When I started playing football my helmet didn’t have a face mask. I was 13 years old and I played for the Optimist Club, a club run by policemen to try to keep boys from North Charlotte off the streets and out of trouble.  Didn’t have one the next year either, when I played for Hawthorne Junior High School.

Sort of dates me, doesn’t it.

Garinger Wildcat
Garinger Wildcat

By the time I got to Central High School we had face masks but there were other differences between then and now. [I played my sophomore and junior years at Central and, when it closed, my senior year at Garinger.] When a star player was injured my senior year he was given a pain killer by the team doctor, one shot before the game and one shot at halftime, to tamp down the pain so he could play. That same thing had happened at Central, too.

I was a mediocre player, a halfback on offense, a linebacker on defense, on a really good team. Charlotte Garinger won the North Carolina high school AAAA state football championship in 1959, my senior year.

Not allowed.
Not allowed.

Back then coaches thought they could make their players tougher, make boys into men, by not letting us have water during practice no matter how hot it was or how long we’d been on the field.

In high school, two-a-day practices started on Aug. 15, a couple of weeks or so before school opened. Most days, it was so hot, especially the afternoon practice.  

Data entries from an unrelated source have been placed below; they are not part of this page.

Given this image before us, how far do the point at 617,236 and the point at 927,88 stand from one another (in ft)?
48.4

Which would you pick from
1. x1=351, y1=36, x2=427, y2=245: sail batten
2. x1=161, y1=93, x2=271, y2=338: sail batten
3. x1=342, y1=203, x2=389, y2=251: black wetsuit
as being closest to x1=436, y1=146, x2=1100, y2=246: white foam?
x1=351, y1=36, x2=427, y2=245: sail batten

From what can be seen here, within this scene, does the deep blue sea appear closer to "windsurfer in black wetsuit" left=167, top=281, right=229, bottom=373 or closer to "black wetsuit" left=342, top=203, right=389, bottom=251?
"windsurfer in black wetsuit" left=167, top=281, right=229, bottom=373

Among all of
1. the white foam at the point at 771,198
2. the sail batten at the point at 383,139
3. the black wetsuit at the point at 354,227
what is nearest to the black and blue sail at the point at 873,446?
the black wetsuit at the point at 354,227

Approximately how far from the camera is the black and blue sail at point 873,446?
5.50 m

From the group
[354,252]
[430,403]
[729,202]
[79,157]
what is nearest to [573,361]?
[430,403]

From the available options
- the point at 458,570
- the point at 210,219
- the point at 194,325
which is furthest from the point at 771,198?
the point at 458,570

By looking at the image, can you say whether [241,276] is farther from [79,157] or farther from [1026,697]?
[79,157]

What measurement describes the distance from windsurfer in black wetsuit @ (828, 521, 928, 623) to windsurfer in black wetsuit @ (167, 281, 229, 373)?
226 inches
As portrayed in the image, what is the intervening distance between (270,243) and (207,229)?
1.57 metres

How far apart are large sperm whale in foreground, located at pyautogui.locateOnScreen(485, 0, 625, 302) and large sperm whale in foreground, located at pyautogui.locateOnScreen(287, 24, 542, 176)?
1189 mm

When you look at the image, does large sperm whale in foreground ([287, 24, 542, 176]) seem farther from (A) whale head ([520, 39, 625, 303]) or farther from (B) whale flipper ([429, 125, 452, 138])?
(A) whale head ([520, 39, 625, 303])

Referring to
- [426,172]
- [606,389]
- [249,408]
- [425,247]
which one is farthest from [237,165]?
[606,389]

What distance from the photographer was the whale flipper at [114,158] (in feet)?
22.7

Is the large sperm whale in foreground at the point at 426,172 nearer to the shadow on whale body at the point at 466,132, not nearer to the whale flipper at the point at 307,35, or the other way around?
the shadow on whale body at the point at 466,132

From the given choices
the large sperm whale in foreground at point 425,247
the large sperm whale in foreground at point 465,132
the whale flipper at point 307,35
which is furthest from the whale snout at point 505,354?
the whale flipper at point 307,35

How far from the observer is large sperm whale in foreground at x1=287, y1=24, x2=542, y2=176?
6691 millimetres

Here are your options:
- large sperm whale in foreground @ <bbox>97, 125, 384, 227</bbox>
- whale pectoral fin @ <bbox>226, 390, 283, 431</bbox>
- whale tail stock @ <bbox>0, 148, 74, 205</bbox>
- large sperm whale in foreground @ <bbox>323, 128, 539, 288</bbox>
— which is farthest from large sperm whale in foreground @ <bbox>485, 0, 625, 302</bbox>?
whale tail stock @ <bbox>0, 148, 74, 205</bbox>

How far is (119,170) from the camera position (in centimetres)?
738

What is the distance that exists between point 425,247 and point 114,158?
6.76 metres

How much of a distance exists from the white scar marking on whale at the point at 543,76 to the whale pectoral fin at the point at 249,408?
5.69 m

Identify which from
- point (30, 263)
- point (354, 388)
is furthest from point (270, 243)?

Every once in a while coach would ease up a little.  He would tell the team manager to soak a towel in water and give to the players on the first team, to the starters. When they had sucked it damp and used it to wipe their faces the towel was passed down to the rest of us.

Maybe coach did it to motivate us bench warmers, to make us try harder to move up to the first team, to earn the right to a mouthful of water.

If that was his goal, he succeeded — everybody on that team wanted to be a starter.